(Stored dataset items)

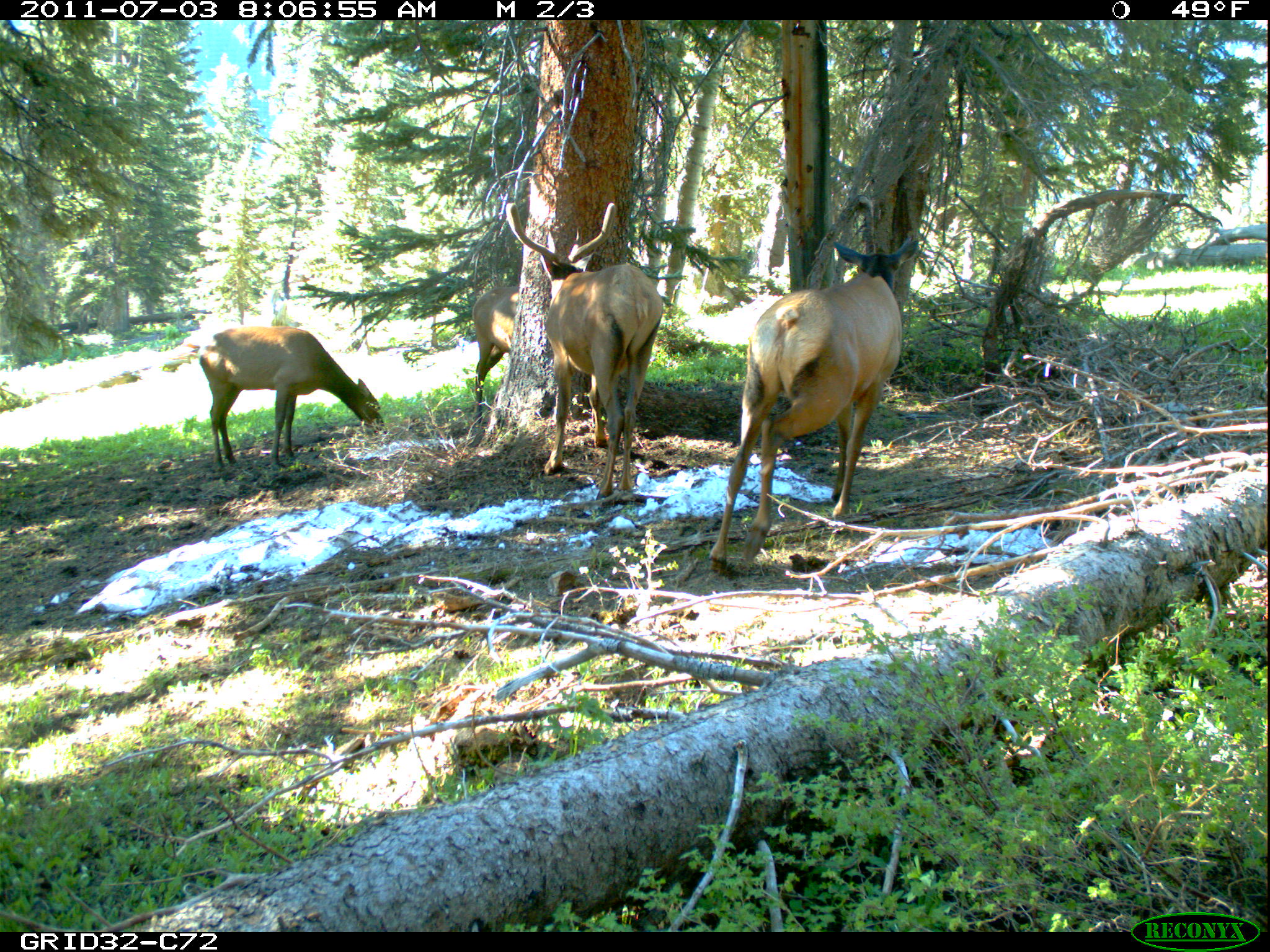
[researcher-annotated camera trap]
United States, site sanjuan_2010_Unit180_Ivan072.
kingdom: Animalia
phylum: Chordata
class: Mammalia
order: Artiodactyla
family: Cervidae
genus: Cervus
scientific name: Cervus elaphus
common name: red deer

> _Work required_:
Restate the entries word for word, though any image they contain should not appear.

> _Answer box_:
[researcher-annotated camera trap]
United States, site sanjuan_2010_Unit180_Ivan072.
kingdom: Animalia
phylum: Chordata
class: Mammalia
order: Artiodactyla
family: Cervidae
genus: Cervus
scientific name: Cervus elaphus
common name: red deer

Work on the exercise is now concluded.